Ho avuto l’onore di incontrarlo nel febbraio dello scorso anno, durante una visita nella sua cantina: un momento che porto con me come testimonianza viva della sua passione, della sua visione e del profondo legame con la terra d’Abruzzo. In lui ho riconosciuto non solo un grande imprenditore, ma un autentico interprete dell’identità del nostro territorio.

Emidio Pepe lascia un’eredità straordinaria fatta di qualità, dedizione e rispetto per la tradizione, che continuerà a vivere nelle generazioni che porteranno avanti il suo lavoro e nei vini che raccontano, con forza e autenticità, l’anima dell’Abruzzo”. Lo ha dichiarato il presidente della Regione Abruzzo, Marco Marsilio.

“Il mondo del vino perde una delle sue figure più rivoluzionarie, un maestro che ha saputo cambiare per sempre il modo di raccontare e interpretare pilastri dell’enologia abruzzese come Montepulciano d’Abruzzo e Trebbiano.
Il mio più sincero cordoglio ai familiari e a tutta l’azienda per una perdita che tocca l’intera comunità”.

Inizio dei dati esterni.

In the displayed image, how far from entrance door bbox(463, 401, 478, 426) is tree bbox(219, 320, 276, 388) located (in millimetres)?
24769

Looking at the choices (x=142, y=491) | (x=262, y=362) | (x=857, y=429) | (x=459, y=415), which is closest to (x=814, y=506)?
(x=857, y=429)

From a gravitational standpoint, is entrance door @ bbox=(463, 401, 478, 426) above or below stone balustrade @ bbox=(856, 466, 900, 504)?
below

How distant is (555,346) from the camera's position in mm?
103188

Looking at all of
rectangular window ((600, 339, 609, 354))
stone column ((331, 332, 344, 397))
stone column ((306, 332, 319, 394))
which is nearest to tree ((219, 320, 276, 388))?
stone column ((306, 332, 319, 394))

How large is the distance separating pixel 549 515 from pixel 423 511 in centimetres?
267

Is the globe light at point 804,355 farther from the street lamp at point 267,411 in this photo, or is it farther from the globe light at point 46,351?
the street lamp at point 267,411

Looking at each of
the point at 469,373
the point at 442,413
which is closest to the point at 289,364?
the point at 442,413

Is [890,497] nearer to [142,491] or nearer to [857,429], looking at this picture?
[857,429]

Sono le parole del sottosegretario al ministero dell’Agricoltura, Sovranità alimentare e Foreste, Luigi D’Eramo, il quale, in una nota, ricorda che Pepe ha “fatto conoscere i vitigni autoctoni dell’Abruzzo nel mondo, con una visione produttiva ispirata al rigore, all’autenticità, al rispetto della natura e al legame profondo con la sua terra”.
“Emidio Pepe è stato un viticoltore visionario, capace di credere nelle straordinarie potenzialità del nostro territorio quando ancora pochi ne intuivano il valore – commenta Emanuele Imprudente, vicepresidente della Regione Abruzzo e assessore all’Agricoltura -. La sua cantina è un modello riconosciuto a livello mondiale, esempio di autenticità e di un legame indissolubile con il territorio. L’Abruzzo gli deve molto.
Grazie al suo esempio, intere generazioni di viticoltori hanno trovato il coraggio di investire nella qualità, nell’identità e nella valorizzazione delle produzioni regionali. Alla moglie Rosa, alle figlie Daniela, Sofia e Stefania e a tutta la famiglia Pepe rivolgo la mia più sincera vicinanza”.
Scrive il senatore aquilano Guido Liris: “Emidio Pepe ha dimostrato che le radici, quando sono solide, possono diventare la forza con cui conquistare il mondo. Attraverso i suoi vini ha raccontato un Abruzzo autentico, fatto di tradizione, sacrificio e rispetto per la natura, contribuendo in maniera decisiva ad affermare l’eccellenza della nostra regione sui mercati internazionali. Alla famiglia e a tutti i collaboratori dell’azienda rivolgo la mia più sincera vicinanza. Il suo esempio continuerà a vivere nelle nuove generazioni e in una storia che resterà indissolubilmente legata al prestigio del vino abruzzese nel mondo”.